## Excerpted records

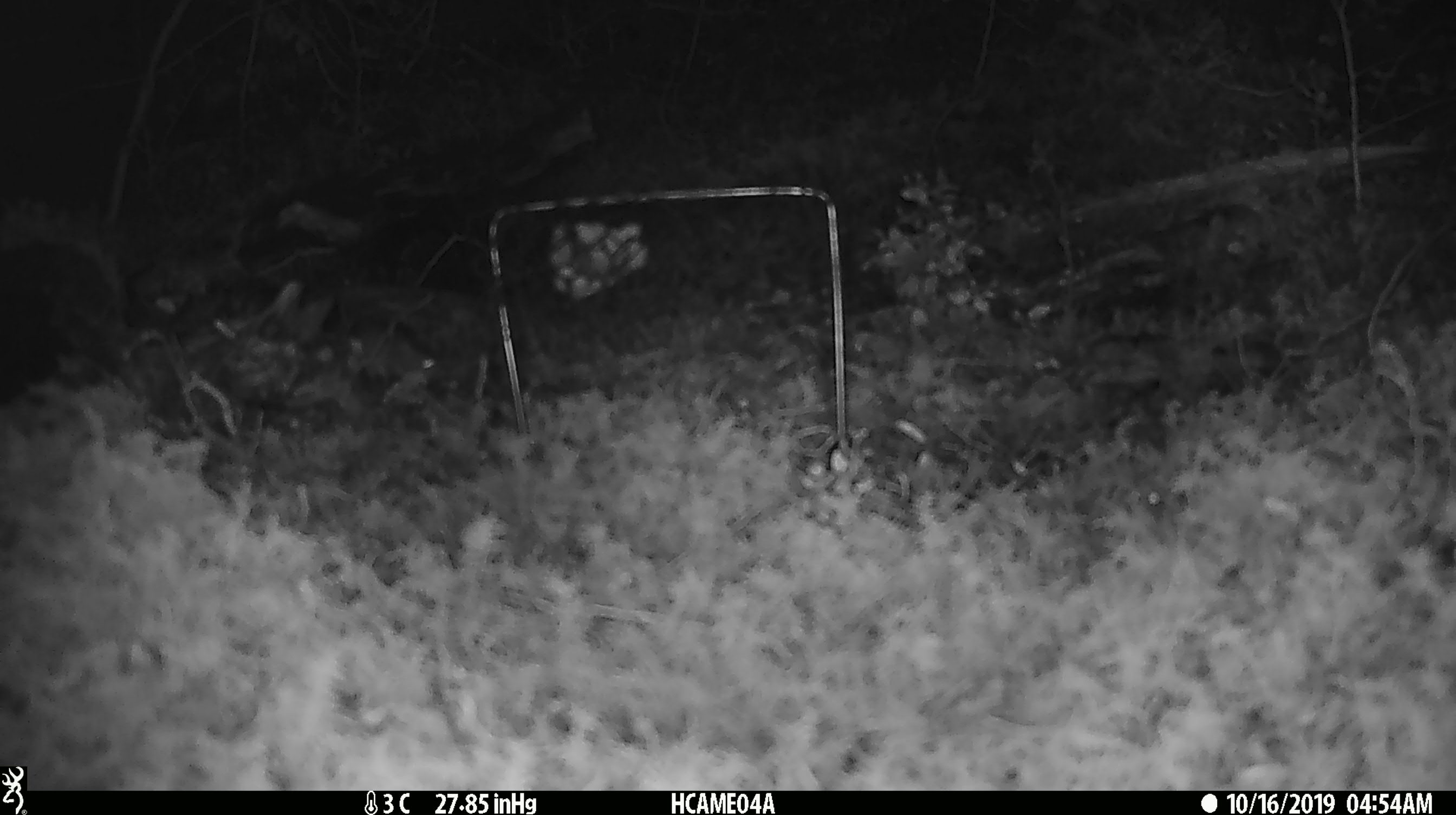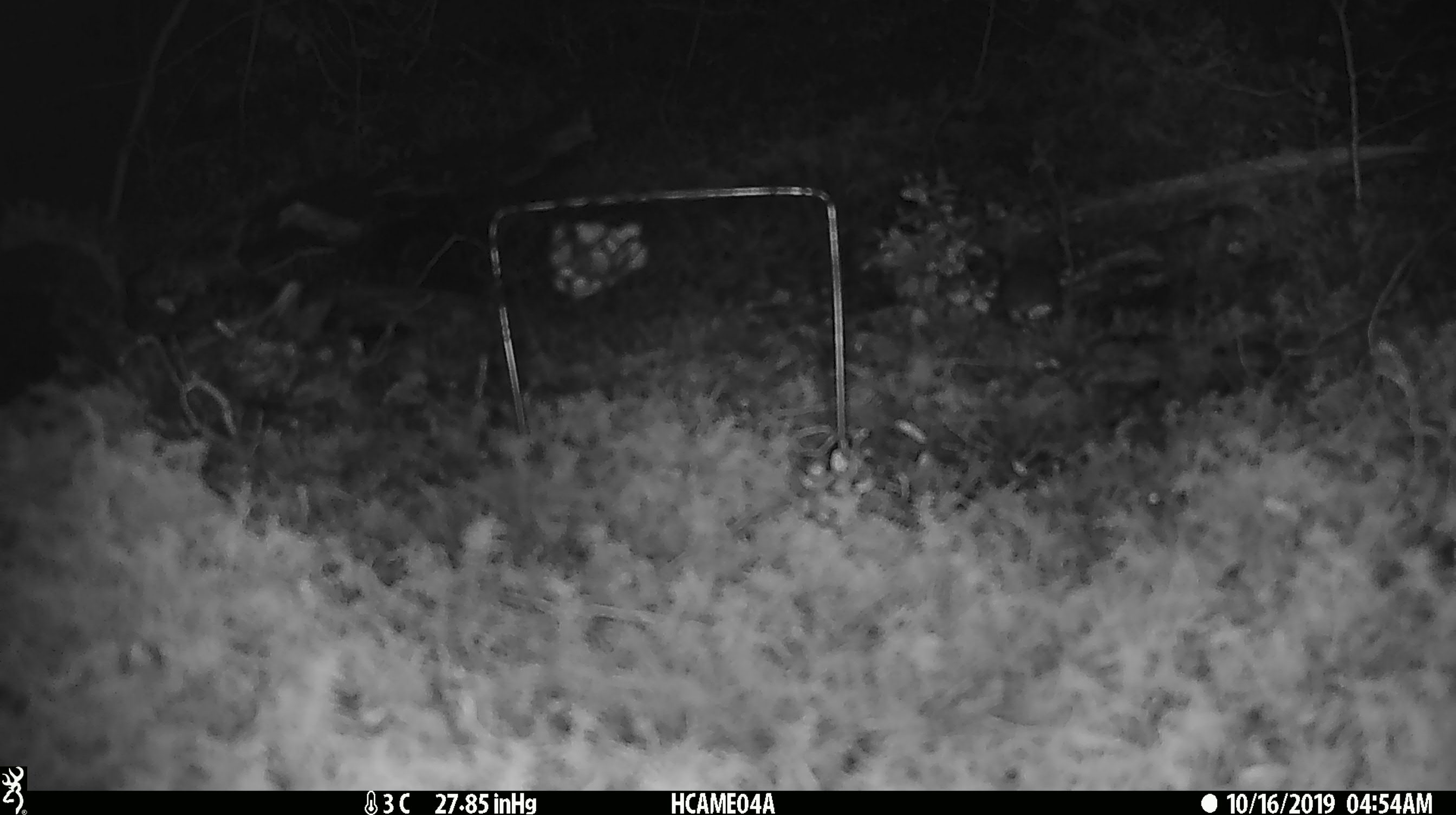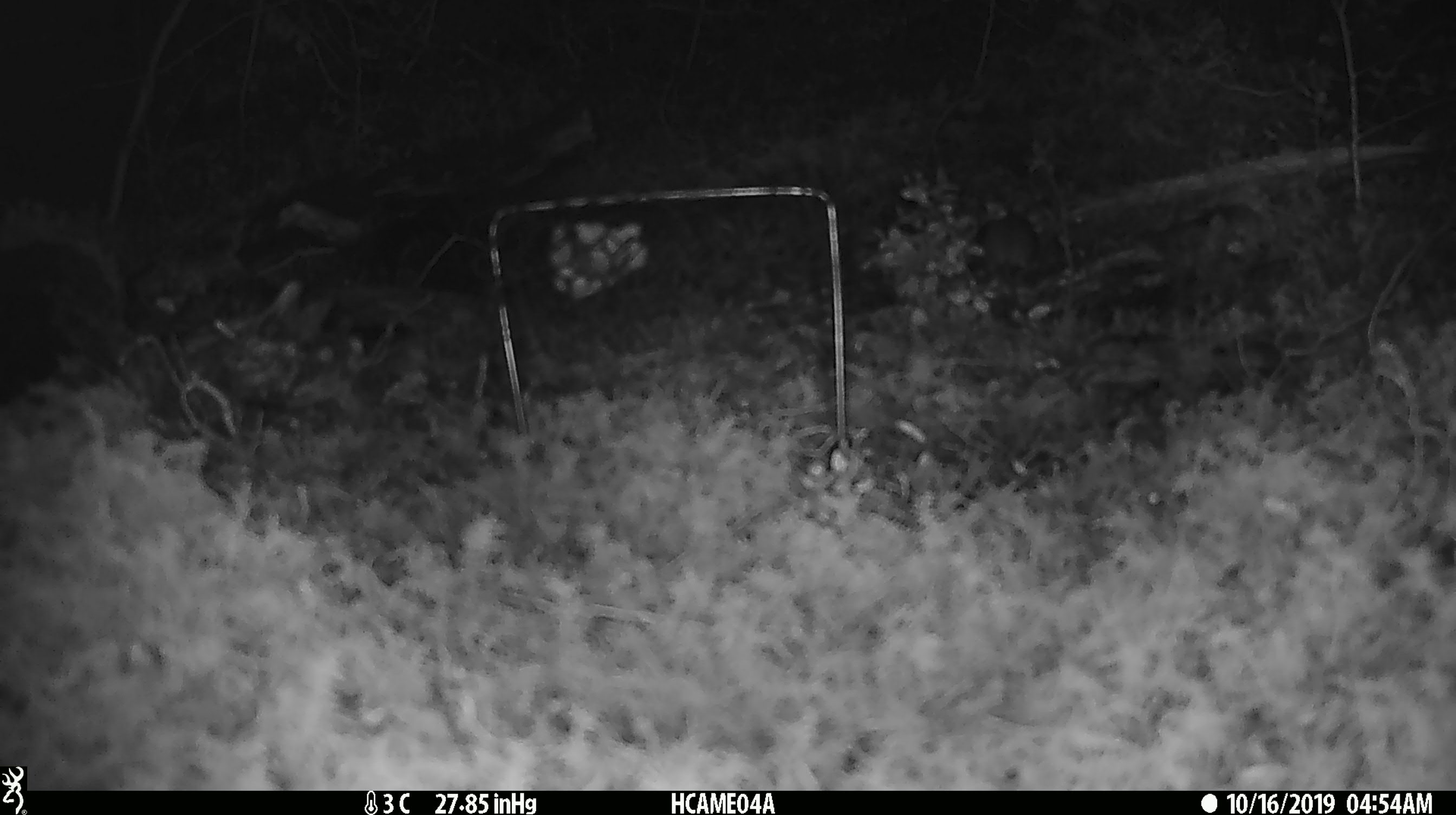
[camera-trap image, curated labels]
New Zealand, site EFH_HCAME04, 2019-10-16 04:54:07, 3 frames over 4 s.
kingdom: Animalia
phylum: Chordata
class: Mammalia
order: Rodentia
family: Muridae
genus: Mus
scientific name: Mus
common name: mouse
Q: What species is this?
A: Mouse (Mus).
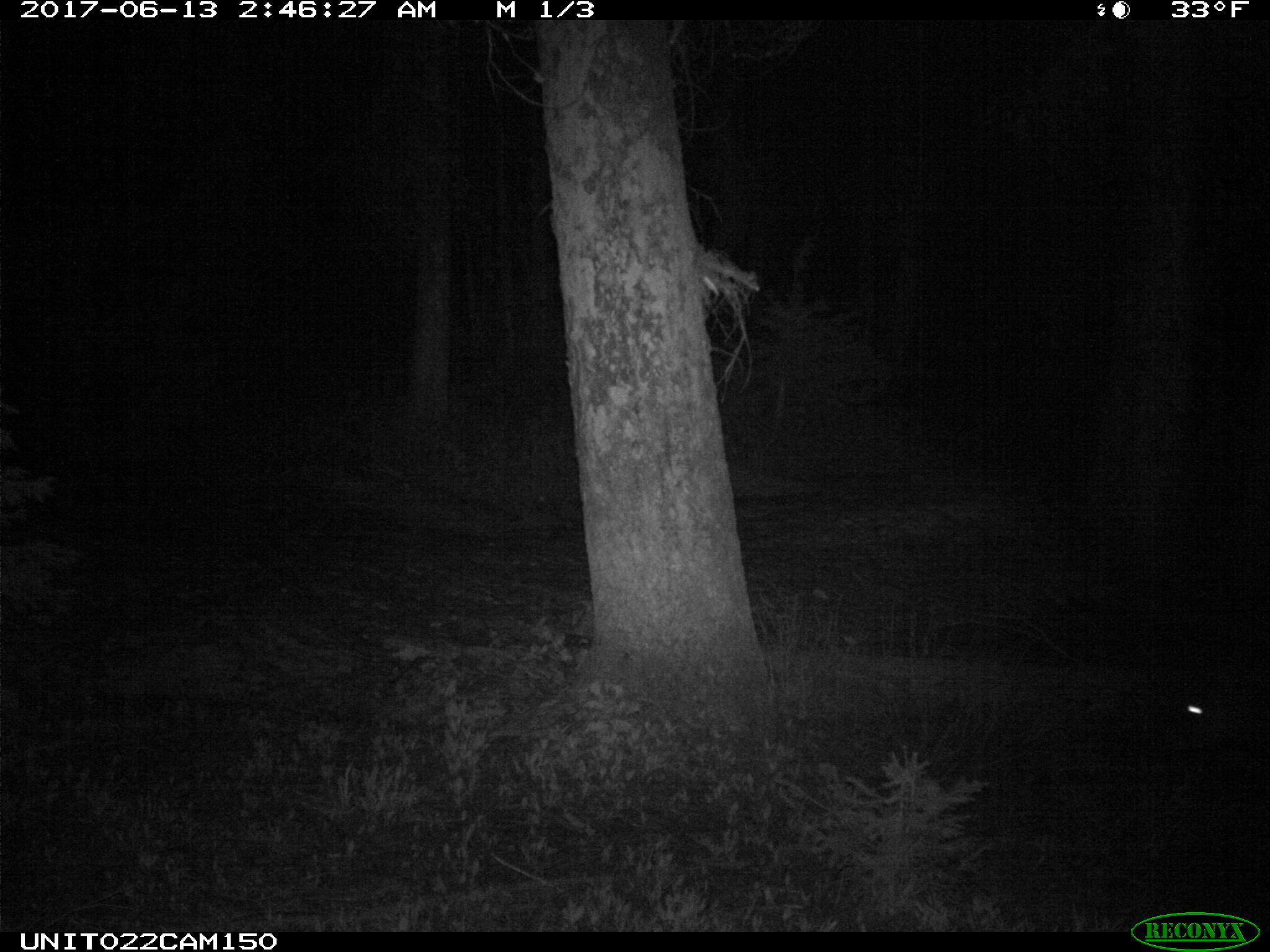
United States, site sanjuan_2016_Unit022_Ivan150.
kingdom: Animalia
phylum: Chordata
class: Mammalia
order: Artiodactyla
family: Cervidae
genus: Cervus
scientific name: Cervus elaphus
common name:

## Problem description
Omit every picture while printing the data word for word.

## Response
[camera-trap image, curated labels]
New Zealand, site EFH_HCAME04, 2019-10-16 04:54:07, 3 frames over 4 s.
kingdom: Animalia
phylum: Chordata
class: Mammalia
order: Rodentia
family: Muridae
genus: Mus
scientific name: Mus
common name: mouse
Q: What species is this?
A: Mouse (Mus).
United States, site sanjuan_2016_Unit022_Ivan150.
kingdom: Animalia
phylum: Chordata
class: Mammalia
order: Artiodactyla
family: Cervidae
genus: Cervus
scientific name: Cervus elaphus
common name:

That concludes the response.